1) Which would be best to run on the bare metal to virtualize these e.g. WIndows 2008 R2 with their vritualization or FreeBSD w/ Xen (or something equiv).

2) Is there a semi-efficient way for the Windows based server to access the Free BSD/ZFS system transparently as mapped drives (not over the network) but using Samba or the like with an internal stacked based system (e.g. maybe looking like going over the net - but really not going over the net and accessing the disk at somewhat close to regular Windows disk access speeds).

3) Best option for a slight upgrade for a robust file system from basically mirroring files on multiple hard drives across machines and using USB backup devices, to backing up the different clients to the main system with a ZFS 3 disk system (e.g. RaidZ) or does that really buy me much rather than having to go with RaidZ3 or higher.

4) Even with ZFS and all its advantages Im leaning towards Windows 2008 R2 for the sheer amount of applications I have access to and run FreeBSD a Linux equiv. without ZFS - and I suspect Windows would do just fine with most things - but hard drives are about to break the 2TB limit - and thus will force without option paritioning of the newer drives (3TB due out this fall).
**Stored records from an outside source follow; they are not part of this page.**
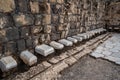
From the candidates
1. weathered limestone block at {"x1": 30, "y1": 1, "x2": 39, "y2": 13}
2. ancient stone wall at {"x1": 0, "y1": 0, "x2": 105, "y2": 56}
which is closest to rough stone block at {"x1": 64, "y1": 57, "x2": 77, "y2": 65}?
ancient stone wall at {"x1": 0, "y1": 0, "x2": 105, "y2": 56}

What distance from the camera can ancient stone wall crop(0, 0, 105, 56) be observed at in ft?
4.89

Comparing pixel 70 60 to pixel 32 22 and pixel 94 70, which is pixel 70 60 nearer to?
pixel 94 70

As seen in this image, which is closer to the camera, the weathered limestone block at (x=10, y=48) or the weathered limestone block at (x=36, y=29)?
the weathered limestone block at (x=10, y=48)

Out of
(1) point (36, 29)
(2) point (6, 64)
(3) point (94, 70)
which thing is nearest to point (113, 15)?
(3) point (94, 70)

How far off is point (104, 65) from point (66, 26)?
116 centimetres

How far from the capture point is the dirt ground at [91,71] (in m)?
1.72

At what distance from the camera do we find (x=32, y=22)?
1.82m

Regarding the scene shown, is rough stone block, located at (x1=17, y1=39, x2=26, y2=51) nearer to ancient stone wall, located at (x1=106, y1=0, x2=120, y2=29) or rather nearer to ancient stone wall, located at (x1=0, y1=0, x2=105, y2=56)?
ancient stone wall, located at (x1=0, y1=0, x2=105, y2=56)

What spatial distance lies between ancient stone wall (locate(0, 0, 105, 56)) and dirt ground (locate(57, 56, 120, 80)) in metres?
0.69

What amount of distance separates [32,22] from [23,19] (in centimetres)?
18

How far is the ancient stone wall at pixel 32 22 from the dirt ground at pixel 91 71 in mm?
690

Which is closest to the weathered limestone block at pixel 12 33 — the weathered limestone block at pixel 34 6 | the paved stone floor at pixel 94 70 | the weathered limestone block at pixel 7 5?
the weathered limestone block at pixel 7 5

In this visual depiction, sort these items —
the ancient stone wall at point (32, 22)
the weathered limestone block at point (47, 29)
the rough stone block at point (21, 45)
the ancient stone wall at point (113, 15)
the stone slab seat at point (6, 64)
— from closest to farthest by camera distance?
the stone slab seat at point (6, 64)
the ancient stone wall at point (32, 22)
the rough stone block at point (21, 45)
the weathered limestone block at point (47, 29)
the ancient stone wall at point (113, 15)

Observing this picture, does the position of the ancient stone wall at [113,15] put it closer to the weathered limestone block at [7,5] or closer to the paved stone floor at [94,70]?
the paved stone floor at [94,70]
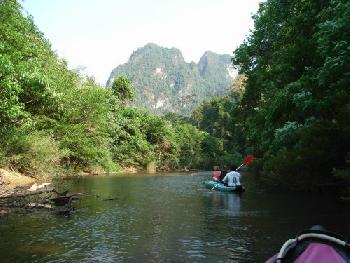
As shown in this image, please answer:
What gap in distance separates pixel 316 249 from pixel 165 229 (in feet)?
29.2

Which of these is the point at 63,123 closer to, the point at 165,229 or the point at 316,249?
the point at 165,229

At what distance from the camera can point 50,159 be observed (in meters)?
32.1

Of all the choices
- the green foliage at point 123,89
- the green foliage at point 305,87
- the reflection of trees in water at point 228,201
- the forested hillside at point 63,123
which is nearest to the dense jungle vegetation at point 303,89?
the green foliage at point 305,87

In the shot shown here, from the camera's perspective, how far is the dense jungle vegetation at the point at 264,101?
16656mm

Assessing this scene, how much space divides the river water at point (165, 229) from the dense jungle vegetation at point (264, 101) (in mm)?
2105

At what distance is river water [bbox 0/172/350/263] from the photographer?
10.2 meters

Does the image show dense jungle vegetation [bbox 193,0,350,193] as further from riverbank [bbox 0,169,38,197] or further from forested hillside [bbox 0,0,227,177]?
riverbank [bbox 0,169,38,197]

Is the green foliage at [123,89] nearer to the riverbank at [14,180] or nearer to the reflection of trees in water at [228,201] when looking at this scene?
the riverbank at [14,180]

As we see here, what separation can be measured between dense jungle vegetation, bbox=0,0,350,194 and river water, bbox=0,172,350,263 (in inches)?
82.9

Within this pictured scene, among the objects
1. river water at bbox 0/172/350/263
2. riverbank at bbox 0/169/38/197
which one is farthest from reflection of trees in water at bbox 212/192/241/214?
riverbank at bbox 0/169/38/197

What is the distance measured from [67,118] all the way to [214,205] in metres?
25.3

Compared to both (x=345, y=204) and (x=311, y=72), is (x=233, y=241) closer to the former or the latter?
(x=345, y=204)

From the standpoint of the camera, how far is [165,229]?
13461 millimetres

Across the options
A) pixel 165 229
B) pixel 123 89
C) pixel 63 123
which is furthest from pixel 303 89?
pixel 123 89
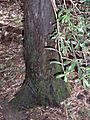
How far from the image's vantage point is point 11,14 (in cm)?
405

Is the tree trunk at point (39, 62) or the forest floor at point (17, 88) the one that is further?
the forest floor at point (17, 88)

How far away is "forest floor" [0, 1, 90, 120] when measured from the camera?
242 cm

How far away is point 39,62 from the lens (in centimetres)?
232

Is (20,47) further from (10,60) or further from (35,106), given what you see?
(35,106)

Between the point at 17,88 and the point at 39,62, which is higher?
the point at 39,62

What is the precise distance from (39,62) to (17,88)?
53cm

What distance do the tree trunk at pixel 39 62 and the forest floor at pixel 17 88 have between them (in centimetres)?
8

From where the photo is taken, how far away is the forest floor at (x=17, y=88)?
2.42m

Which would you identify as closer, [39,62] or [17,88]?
[39,62]

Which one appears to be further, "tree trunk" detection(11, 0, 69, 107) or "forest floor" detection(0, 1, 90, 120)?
"forest floor" detection(0, 1, 90, 120)

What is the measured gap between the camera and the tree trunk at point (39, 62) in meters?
2.13

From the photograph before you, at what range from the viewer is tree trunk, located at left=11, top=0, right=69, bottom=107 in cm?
213

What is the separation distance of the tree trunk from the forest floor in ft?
0.25

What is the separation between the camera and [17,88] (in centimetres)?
273
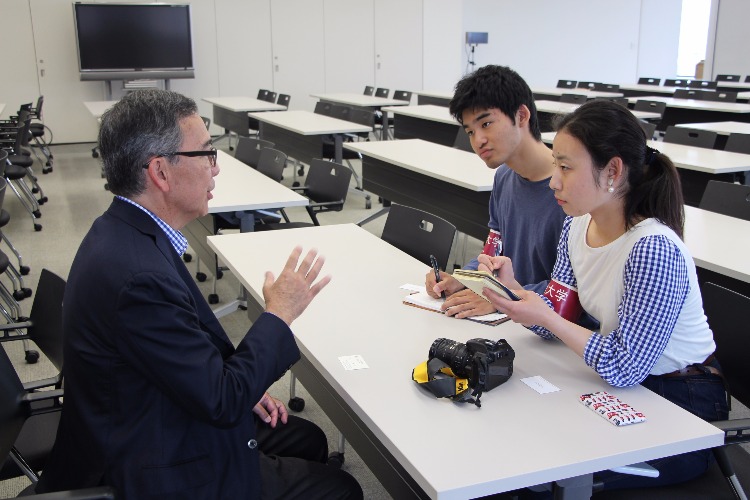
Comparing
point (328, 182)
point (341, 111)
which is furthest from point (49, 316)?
point (341, 111)

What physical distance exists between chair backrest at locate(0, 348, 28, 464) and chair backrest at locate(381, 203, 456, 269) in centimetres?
136

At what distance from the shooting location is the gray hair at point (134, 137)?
4.50 ft

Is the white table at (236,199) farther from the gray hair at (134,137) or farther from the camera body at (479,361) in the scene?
the camera body at (479,361)

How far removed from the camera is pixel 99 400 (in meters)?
1.32

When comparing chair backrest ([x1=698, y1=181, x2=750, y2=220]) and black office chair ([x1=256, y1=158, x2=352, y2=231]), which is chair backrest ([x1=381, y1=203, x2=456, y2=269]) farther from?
chair backrest ([x1=698, y1=181, x2=750, y2=220])

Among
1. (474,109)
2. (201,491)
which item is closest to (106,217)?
(201,491)

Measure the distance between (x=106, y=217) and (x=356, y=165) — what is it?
24.2 ft

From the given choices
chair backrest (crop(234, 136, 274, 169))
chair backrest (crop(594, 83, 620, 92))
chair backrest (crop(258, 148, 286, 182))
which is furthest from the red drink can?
chair backrest (crop(594, 83, 620, 92))

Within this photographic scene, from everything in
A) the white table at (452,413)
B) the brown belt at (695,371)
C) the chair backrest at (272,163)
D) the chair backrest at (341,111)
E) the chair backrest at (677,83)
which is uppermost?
the chair backrest at (677,83)

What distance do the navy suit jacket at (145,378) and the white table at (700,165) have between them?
2966mm

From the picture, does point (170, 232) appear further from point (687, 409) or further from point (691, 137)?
point (691, 137)

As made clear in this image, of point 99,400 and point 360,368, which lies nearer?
point 99,400

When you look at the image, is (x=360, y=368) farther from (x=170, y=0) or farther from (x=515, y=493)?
(x=170, y=0)

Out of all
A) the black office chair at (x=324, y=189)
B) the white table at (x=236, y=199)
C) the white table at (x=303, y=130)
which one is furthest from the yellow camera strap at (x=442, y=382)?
the white table at (x=303, y=130)
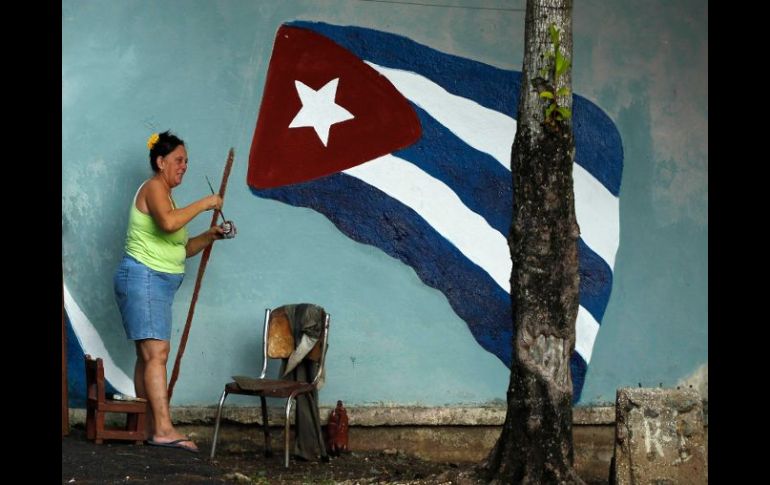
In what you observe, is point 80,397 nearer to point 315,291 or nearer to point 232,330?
point 232,330

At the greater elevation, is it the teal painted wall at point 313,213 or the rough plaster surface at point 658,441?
the teal painted wall at point 313,213

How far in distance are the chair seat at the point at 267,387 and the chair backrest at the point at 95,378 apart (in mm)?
827

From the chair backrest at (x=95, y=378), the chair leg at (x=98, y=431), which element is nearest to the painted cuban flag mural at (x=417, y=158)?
the chair backrest at (x=95, y=378)

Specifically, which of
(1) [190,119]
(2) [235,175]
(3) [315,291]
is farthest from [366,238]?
(1) [190,119]

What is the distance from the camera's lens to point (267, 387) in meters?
6.12

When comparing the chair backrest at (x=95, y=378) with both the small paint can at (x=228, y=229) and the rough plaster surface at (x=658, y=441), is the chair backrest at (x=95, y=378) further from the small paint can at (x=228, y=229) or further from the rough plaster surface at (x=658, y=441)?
the rough plaster surface at (x=658, y=441)

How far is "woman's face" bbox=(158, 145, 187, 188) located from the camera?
6.50 metres

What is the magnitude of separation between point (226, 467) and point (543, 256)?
2.27 m

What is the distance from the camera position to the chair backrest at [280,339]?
21.2ft

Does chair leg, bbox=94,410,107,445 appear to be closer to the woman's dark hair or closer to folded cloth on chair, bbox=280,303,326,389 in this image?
folded cloth on chair, bbox=280,303,326,389

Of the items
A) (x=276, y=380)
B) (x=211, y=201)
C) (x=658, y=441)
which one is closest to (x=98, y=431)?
(x=276, y=380)

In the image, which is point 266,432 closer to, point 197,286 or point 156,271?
point 197,286

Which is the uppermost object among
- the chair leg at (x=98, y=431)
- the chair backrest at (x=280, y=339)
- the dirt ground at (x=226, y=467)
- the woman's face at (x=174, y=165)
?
the woman's face at (x=174, y=165)

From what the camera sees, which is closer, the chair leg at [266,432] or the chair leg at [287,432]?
the chair leg at [287,432]
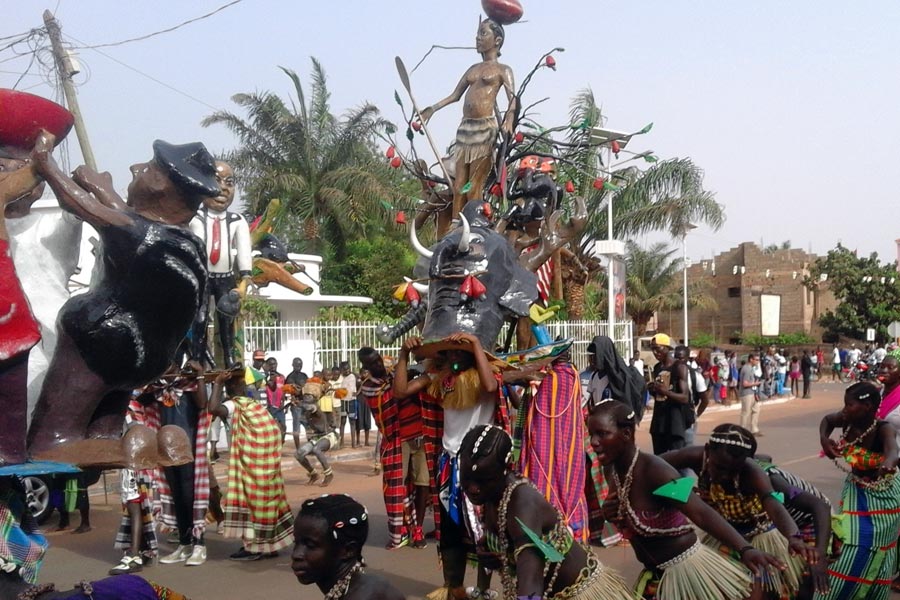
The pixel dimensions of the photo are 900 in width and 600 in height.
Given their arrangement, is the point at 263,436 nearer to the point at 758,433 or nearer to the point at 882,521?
the point at 882,521

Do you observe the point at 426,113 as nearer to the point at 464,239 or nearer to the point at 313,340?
the point at 464,239

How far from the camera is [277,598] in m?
6.37

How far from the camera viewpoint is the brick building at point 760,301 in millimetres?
51906

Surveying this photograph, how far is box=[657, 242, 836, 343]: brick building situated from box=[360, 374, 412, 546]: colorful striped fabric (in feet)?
149

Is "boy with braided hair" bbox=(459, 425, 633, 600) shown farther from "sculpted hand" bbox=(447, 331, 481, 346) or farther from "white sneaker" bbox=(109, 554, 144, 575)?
"white sneaker" bbox=(109, 554, 144, 575)

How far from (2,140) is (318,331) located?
42.7ft

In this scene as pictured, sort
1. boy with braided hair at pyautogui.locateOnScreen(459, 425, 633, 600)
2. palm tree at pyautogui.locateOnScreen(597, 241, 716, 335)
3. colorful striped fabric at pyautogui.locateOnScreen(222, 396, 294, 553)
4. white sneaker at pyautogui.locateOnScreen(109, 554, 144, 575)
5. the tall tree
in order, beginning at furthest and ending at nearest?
the tall tree
palm tree at pyautogui.locateOnScreen(597, 241, 716, 335)
colorful striped fabric at pyautogui.locateOnScreen(222, 396, 294, 553)
white sneaker at pyautogui.locateOnScreen(109, 554, 144, 575)
boy with braided hair at pyautogui.locateOnScreen(459, 425, 633, 600)

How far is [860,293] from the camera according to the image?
4381cm

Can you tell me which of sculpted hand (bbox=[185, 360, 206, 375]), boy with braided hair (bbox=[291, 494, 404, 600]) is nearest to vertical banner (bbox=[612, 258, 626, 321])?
sculpted hand (bbox=[185, 360, 206, 375])

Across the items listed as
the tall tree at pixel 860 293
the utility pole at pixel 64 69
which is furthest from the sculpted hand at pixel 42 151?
the tall tree at pixel 860 293

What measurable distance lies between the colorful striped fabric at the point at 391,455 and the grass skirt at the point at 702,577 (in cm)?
317

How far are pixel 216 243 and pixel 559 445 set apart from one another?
301 cm

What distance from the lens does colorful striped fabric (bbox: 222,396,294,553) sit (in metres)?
7.30

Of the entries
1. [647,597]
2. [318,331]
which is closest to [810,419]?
[318,331]
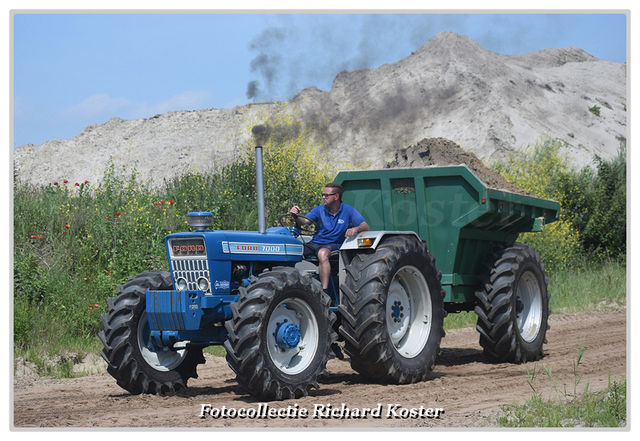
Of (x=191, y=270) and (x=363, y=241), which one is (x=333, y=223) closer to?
(x=363, y=241)

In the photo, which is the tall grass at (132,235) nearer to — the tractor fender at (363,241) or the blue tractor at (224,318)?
the blue tractor at (224,318)

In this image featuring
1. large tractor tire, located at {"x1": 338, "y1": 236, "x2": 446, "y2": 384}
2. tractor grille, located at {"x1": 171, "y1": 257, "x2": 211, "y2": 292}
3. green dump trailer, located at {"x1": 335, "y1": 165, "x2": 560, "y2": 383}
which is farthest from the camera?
green dump trailer, located at {"x1": 335, "y1": 165, "x2": 560, "y2": 383}

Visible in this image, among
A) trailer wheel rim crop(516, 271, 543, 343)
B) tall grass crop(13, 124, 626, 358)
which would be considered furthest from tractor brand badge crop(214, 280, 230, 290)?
trailer wheel rim crop(516, 271, 543, 343)

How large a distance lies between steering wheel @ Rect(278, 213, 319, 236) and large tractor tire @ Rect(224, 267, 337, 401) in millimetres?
1102

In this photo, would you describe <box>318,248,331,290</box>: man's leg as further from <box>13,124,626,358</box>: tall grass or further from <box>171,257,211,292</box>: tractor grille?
<box>13,124,626,358</box>: tall grass

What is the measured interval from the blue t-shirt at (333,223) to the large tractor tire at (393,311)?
1.54 feet

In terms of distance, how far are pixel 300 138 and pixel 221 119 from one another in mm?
19561

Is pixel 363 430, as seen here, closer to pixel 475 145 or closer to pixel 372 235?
pixel 372 235

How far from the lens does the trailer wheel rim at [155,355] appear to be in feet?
22.0

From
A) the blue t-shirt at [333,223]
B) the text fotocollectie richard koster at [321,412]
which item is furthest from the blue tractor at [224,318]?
the blue t-shirt at [333,223]

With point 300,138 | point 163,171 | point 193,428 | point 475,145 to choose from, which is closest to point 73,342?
point 193,428

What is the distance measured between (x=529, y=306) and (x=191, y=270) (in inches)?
205

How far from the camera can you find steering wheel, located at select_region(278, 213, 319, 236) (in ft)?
24.6

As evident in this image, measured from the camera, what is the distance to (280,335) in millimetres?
6215
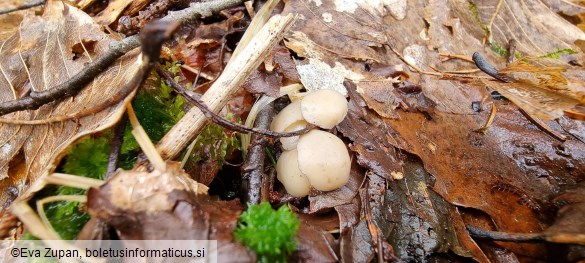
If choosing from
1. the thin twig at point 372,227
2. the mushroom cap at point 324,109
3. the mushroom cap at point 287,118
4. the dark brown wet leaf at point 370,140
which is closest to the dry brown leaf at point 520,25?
the dark brown wet leaf at point 370,140

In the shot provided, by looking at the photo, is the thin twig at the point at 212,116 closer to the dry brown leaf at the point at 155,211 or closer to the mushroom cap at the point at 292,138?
the mushroom cap at the point at 292,138

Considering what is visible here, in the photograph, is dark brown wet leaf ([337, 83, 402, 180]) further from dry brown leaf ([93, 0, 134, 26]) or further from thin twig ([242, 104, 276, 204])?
dry brown leaf ([93, 0, 134, 26])

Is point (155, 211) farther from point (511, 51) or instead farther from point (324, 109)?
point (511, 51)

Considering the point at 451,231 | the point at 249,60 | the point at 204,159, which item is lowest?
the point at 451,231

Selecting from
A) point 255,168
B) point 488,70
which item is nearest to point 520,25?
point 488,70

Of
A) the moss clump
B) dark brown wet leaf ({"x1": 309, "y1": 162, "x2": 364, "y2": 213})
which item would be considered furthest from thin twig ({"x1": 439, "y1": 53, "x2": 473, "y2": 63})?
the moss clump

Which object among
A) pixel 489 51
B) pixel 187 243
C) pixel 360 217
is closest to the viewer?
pixel 187 243

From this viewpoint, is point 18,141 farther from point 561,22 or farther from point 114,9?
point 561,22

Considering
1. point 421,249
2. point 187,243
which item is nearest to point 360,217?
point 421,249
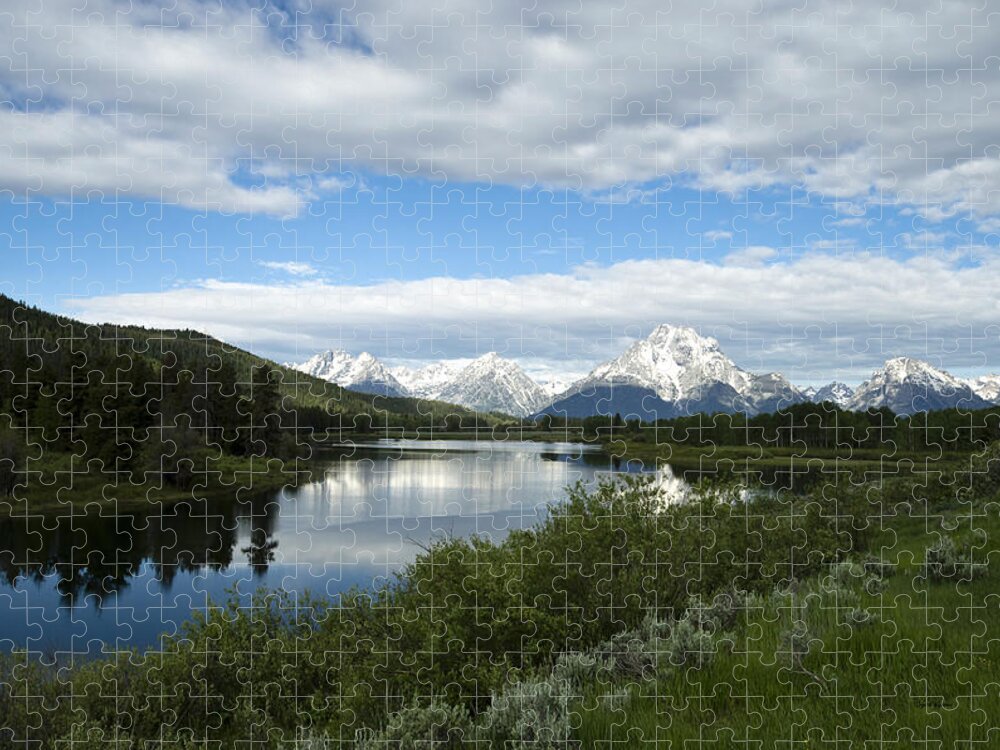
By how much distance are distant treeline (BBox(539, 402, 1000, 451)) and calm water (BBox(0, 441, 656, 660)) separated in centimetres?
4310

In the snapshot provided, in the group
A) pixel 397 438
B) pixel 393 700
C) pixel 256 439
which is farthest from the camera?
pixel 397 438

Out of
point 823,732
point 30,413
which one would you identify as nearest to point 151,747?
point 823,732

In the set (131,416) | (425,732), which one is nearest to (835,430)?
(131,416)

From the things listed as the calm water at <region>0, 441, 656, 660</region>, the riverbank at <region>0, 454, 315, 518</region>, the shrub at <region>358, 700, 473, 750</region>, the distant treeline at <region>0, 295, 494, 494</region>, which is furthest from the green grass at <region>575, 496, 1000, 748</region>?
the riverbank at <region>0, 454, 315, 518</region>

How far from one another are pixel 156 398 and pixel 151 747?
217 ft

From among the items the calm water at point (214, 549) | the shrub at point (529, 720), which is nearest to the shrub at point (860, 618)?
the shrub at point (529, 720)

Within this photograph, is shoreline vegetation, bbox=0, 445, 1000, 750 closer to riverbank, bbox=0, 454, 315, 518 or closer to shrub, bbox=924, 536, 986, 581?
shrub, bbox=924, 536, 986, 581

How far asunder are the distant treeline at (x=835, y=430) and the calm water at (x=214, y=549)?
1697 inches

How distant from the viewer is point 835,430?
11081 cm

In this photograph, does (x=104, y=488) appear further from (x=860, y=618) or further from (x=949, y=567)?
(x=860, y=618)

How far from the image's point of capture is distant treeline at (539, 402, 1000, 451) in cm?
8406

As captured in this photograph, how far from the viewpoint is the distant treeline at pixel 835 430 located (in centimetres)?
8406

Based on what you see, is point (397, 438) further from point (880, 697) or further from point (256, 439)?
point (880, 697)

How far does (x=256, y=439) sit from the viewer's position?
87.8 m
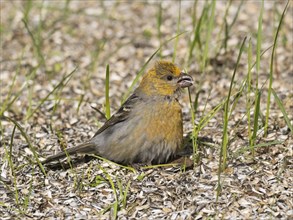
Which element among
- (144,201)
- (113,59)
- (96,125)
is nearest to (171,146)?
(144,201)

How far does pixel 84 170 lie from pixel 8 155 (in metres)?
0.65

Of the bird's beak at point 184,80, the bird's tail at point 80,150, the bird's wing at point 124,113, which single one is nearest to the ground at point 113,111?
the bird's tail at point 80,150

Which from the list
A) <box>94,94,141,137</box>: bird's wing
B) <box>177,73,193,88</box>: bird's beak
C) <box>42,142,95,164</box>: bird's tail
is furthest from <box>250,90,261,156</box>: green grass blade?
<box>42,142,95,164</box>: bird's tail

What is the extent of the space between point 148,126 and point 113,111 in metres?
1.35

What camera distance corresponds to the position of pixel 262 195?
4957 mm

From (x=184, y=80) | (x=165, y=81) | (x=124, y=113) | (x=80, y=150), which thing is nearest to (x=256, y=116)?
(x=184, y=80)

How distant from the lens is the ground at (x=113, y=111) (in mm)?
4961

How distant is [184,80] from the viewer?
18.1 feet

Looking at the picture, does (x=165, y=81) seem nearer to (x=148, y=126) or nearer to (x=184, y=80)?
Answer: (x=184, y=80)

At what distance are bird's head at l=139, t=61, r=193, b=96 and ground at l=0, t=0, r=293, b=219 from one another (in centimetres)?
28

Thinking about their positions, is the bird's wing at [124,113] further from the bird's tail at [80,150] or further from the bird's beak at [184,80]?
the bird's beak at [184,80]

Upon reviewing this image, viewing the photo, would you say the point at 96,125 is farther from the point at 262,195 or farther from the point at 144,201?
the point at 262,195

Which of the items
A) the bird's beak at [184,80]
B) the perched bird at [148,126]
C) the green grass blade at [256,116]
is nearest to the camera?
the green grass blade at [256,116]

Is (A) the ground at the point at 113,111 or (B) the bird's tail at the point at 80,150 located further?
(B) the bird's tail at the point at 80,150
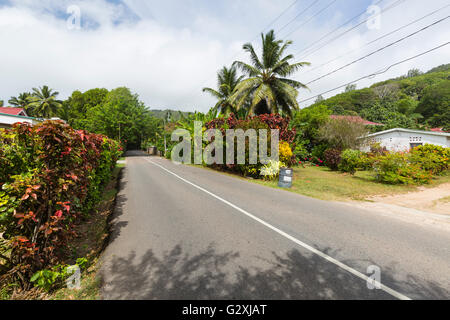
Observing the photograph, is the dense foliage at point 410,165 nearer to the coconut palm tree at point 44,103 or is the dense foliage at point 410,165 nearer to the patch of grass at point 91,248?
the patch of grass at point 91,248

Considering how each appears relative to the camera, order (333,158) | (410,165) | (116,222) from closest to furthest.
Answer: (116,222) → (410,165) → (333,158)

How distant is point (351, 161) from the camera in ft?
47.9

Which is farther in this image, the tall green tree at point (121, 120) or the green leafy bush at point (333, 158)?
the tall green tree at point (121, 120)

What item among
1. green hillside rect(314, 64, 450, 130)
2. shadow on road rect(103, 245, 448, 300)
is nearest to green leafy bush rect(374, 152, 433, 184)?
shadow on road rect(103, 245, 448, 300)

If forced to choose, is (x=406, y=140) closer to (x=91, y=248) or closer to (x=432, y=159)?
(x=432, y=159)

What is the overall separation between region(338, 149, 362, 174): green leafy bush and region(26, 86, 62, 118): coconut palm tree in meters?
53.1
5) Optimal solution would include support for multiple older size drives in the environment integrated with the above stated goals but this is not a steadfast requirement.

HP


----------



## lesha (May 14, 2010)

I think you probably should setup Win32 on real machine and install Sun VM on it, because Sun VM is really easier in usage...
I had used both Sun VM and Xen, and my mind is that Sun VM is more intended as host software.
Xen may be stronger, but FreeBSD is not best host system...
It is more guest system than host ( by many origins in it's system structure ).


----------



## vermaden (May 14, 2010)

@heartspeace

What about installing FreeBSD as a 'host' system, then add VirtualBox and install Windows 2008 inside a virtual machine, and then add GuestAdditions to have closer to native performance of Windows 2008.

You would have full flexibility about ZFS under FreeBSD and fully working Windows 2008 for all other resources that you need. You may even create MSCS (cluster) of two VirtualBox machines with Windows 2008 inside that FreeBSD system.


----------



## heartspeace (May 14, 2010)

See that's my point, having two response with two solutions both using different host systems. For 1) Is win32 with sunvm really better than server 2008 r2 with hyperv or a *nix based system with one of the virtualization additions or vice versa. I still have to answer the other questions as well.

And now I hear linux may abandon zfs? Very confused about this point. I think freenas said something about it going to linux from freebsd. So now I'm wondering about both's long term usage vs just win 2008 r2 except it still doesn't offer an optimal file system as described I wanted in original message. 

Hp


----------